[Excerpts from a spatial dataset]
:::
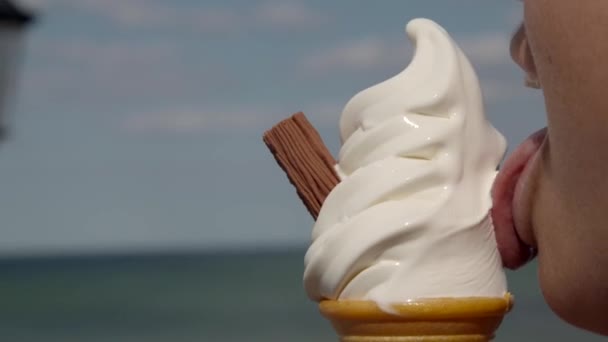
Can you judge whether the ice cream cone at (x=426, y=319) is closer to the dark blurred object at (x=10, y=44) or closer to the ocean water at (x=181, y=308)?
the dark blurred object at (x=10, y=44)

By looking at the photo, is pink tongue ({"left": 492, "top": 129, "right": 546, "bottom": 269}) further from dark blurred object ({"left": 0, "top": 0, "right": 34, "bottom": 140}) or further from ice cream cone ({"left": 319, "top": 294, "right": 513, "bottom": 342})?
dark blurred object ({"left": 0, "top": 0, "right": 34, "bottom": 140})

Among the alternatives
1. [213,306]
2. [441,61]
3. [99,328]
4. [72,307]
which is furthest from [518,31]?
[72,307]

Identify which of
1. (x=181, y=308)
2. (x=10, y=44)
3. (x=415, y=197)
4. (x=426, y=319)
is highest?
(x=10, y=44)

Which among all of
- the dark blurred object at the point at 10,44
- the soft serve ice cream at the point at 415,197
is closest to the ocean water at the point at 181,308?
the dark blurred object at the point at 10,44

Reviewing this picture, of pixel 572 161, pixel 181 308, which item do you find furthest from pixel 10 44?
pixel 181 308

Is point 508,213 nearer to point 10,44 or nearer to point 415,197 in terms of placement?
point 415,197
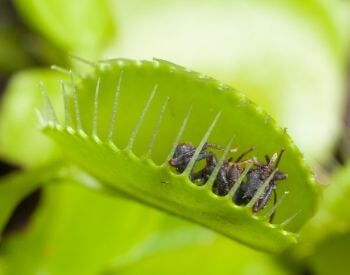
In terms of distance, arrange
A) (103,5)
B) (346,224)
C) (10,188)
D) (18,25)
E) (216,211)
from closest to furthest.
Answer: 1. (216,211)
2. (10,188)
3. (346,224)
4. (103,5)
5. (18,25)

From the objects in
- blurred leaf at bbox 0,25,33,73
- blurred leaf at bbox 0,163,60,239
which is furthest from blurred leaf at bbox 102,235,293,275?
blurred leaf at bbox 0,25,33,73

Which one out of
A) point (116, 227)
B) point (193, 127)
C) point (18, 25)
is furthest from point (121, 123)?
→ point (18, 25)

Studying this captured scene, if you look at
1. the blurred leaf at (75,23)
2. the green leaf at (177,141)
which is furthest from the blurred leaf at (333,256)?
:::
Exercise aim: Quote verbatim every line from the one containing "From the objects in" through the end of the records, including both ends.

Exercise answer:
From the objects in
- blurred leaf at bbox 0,25,33,73
- blurred leaf at bbox 0,163,60,239
which is furthest from blurred leaf at bbox 102,235,293,275?
blurred leaf at bbox 0,25,33,73

Which one out of
A) point (116, 227)
B) point (193, 127)
C) point (18, 25)
is furthest from point (121, 123)?
→ point (18, 25)

Studying this captured scene, if you look at
1. the blurred leaf at (75,23)
2. the green leaf at (177,141)
which is furthest from the blurred leaf at (333,256)?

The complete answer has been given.